The critical thing about Buffalo's economic resurgence was figuring out how to make it happen. With that accomplished, though, the urgency turns to maintaining momentum. Nothing remains static for long; it grows or it declines. Buffalo needs to be in the business of sustainable growth.

Thus, it is good news, and extremely important, that the Buffalo Urban Development Corp. has created a plan to do just that. It has produced a new Downtown Development Guide that city officials plan to send out to 450 local and national real estate developers to help build on the city's progress.

The 12-page brochure is the product of more than a year's effort to promote the city and attract more outside dollars to Buffalo by capitalizing on billions of dollars of existing investment. It identifies more than 20 properties and 21.5 acres available for development. The goal is to make it easy for investors to see the potential in Buffalo and to highlight various incentive programs offered by federal, state and local agencies.

The BUDC created the brochure with help from the city Office of Strategic Planning, Buffalo Niagara Partnership, Buffalo Niagara Enterprise, Buffalo Place and brokerage firm CBRE Buffalo.

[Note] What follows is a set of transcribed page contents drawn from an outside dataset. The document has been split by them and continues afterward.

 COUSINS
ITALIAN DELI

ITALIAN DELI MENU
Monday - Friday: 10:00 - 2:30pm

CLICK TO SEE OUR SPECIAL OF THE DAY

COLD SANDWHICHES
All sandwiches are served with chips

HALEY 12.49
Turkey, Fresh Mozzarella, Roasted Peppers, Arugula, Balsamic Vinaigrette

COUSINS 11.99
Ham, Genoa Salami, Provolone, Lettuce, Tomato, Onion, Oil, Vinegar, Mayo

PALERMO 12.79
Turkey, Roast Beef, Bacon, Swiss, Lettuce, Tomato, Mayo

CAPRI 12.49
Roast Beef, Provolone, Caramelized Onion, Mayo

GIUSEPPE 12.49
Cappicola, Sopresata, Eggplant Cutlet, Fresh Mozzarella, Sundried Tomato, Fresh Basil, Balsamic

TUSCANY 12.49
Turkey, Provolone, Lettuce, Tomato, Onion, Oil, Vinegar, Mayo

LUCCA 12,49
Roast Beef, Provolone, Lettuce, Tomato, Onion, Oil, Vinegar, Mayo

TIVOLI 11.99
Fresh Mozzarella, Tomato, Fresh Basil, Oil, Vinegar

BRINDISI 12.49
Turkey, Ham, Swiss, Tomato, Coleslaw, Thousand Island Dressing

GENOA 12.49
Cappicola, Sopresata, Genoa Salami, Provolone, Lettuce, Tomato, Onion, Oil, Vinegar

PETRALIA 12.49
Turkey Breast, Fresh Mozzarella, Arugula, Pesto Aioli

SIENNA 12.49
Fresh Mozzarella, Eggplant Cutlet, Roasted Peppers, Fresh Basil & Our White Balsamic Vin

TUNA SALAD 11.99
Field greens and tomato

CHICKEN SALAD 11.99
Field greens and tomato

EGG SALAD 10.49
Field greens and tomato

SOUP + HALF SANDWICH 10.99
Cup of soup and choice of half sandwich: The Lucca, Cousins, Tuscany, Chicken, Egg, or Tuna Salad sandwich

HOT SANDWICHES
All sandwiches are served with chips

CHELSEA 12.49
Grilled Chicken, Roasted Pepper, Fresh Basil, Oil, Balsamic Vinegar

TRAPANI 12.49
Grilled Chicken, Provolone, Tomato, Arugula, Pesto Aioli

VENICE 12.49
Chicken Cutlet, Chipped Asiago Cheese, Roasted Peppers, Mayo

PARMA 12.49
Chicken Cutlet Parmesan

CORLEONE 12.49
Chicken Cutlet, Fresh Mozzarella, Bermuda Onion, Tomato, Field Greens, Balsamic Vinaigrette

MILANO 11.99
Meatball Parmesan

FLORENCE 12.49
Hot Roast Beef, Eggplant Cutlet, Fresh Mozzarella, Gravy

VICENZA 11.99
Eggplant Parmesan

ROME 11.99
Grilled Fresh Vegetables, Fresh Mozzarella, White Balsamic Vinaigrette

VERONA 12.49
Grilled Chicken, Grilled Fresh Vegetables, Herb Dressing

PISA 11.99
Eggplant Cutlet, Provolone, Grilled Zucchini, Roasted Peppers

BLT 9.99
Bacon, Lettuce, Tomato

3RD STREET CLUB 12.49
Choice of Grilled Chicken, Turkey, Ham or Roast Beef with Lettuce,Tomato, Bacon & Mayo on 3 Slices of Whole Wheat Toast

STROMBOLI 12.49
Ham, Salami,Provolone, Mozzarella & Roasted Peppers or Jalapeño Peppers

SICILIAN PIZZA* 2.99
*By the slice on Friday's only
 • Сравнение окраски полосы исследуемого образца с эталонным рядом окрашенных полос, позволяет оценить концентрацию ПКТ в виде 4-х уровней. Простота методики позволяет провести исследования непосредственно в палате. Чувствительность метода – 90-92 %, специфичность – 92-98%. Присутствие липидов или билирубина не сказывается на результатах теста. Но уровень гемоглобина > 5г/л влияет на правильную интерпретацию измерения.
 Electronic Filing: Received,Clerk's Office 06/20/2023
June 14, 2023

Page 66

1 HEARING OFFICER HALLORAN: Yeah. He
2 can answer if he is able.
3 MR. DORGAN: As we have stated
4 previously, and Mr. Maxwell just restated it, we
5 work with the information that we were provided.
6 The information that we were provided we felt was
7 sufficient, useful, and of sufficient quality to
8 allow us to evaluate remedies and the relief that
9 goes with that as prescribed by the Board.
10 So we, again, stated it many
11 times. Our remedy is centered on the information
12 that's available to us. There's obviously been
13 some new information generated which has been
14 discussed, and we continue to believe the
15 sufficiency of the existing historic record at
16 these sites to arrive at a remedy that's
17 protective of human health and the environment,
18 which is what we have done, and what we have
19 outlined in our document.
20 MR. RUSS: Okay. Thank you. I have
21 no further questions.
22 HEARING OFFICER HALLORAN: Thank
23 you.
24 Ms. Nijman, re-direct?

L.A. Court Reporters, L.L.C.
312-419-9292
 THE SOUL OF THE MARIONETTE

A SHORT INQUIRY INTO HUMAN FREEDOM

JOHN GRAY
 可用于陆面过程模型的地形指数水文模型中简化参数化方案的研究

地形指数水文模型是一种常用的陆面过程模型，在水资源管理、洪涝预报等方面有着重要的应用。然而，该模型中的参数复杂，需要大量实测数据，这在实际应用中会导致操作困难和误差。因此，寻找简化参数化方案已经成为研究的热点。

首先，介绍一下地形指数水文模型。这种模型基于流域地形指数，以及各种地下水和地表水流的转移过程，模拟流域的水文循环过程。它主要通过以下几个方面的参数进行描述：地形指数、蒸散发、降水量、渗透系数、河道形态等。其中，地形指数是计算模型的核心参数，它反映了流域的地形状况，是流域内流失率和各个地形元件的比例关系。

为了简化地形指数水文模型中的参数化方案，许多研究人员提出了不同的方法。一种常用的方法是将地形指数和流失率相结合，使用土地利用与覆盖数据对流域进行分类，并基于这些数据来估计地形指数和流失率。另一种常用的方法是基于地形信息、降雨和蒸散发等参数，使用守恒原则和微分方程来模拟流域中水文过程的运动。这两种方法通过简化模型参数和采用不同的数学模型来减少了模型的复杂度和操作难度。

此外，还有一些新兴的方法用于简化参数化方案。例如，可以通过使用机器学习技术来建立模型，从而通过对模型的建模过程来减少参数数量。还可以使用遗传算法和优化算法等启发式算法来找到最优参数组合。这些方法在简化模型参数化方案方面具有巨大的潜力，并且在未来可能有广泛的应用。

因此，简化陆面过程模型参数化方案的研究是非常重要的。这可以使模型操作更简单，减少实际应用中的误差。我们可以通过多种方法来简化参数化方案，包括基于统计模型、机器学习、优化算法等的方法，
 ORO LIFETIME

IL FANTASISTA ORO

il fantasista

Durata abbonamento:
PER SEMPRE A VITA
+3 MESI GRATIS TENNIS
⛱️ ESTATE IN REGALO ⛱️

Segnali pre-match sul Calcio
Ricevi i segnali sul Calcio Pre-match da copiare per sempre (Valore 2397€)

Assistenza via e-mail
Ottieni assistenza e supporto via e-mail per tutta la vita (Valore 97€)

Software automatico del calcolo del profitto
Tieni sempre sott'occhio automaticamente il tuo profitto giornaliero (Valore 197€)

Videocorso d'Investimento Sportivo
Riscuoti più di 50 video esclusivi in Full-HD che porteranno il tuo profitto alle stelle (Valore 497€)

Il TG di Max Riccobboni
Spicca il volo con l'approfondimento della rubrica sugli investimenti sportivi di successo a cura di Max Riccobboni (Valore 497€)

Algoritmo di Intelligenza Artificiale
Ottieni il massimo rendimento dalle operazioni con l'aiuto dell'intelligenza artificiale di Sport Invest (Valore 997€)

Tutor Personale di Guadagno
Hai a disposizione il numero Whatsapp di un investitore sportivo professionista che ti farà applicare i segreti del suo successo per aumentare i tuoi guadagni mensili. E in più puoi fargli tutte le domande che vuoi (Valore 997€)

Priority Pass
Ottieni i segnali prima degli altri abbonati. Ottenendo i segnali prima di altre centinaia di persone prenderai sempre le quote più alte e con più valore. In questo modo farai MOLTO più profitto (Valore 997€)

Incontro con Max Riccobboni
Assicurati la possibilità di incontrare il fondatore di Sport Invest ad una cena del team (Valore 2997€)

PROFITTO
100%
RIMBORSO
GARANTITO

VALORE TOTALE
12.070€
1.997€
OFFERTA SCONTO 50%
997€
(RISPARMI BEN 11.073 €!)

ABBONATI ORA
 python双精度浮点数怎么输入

Key to the effort is that it documents the changes already underway in Buffalo. It shows that the city is ripe for further investment. For example, the brochure, which is replete with maps, data and bright pictures, highlights the $200 million HarborCenter project, completed by Terry and Kim Pegula; the $150 million Conventus building on the Buffalo Niagara Medical Campus; the $110 million 250 Delaware building; the $8 million Planing Mill; and the $50 million Larkin Center of Commerce.

It also promotes the need for entrepreneurs to provide new amenities to meet the demands of a growing population.

It's a wise and forward-looking effort that shows city leaders are not only awake to the additional opportunities that the city's revival has created, but also to the risk that, without focus, it could stall. Indeed, that attention is being provided from a number of areas.

The Erie Canal Harbor Development Corp., for example, is continually upgrading the Canalside district. This year it added a bike ferry between the Inner and Outer harbors, started a light show on a grain elevator and significantly improved the amenities provided to winter skaters on The Ice at Canalside.

Local developers, meanwhile, can barely restrain their enthusiasm for creating new residential space, often out of old, abandoned buildings in the city center. The Cuomo administration and the ECHDC are both committed to developing the Outer Harbor area.

But the brochure goes a step further. It looks not only to what can be done now, but what will help to maintain the momentum that Buffalo has suddenly achieved and that can, without direction, also be squandered.